“Les Visiteurs en Corse” (avec Christian Clavier et Nicolas Sarkozy)

En investissant la propriété de Christian Clavier, les indépendantistes corses ont réalisé un coup d’éclat très symbolique, puisqu’ils s’en sont pris à l’acteur de l’Enquête Corse, ami du premier cercle de N Sarkozy. Ce fut donc au tour de la star des Visiteurs d’être visité… Mais dans ce mauvais film visant indirectement le Président, la réplique fut aussi cinglante qu’immédiate. En effet, dans les 24 heures qui ont suivi, Dominique Rossi (responsable de la sécurité) qui avait été préalablement informé de la menace, a été limogé.
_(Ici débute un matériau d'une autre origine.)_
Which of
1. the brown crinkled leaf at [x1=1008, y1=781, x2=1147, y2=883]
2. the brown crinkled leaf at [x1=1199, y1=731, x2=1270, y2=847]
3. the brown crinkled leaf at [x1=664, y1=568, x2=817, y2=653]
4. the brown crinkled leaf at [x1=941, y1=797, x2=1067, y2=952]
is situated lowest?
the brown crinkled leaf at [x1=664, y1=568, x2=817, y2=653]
Le caractère expéditif et radical de la sanction associé au fait que le Président soit un ami de la « victime », alimente bien sûr la polémique.

Cette affaire est un véritable condensé de la personnalité et de du mode d’exercice du pouvoir de Nicolas Sarkozy. En effet, il se montre une fois de plus excessif, intransigeant, recherchant les rapports de force. Il s’agit également, comme l’affirme très justement Olivier Duhamel, de «l’illustration extrême du dérèglement du fonctionnement du pouvoir, lorsque le Président de la République se permet de décider de tout, même du dérisoire ».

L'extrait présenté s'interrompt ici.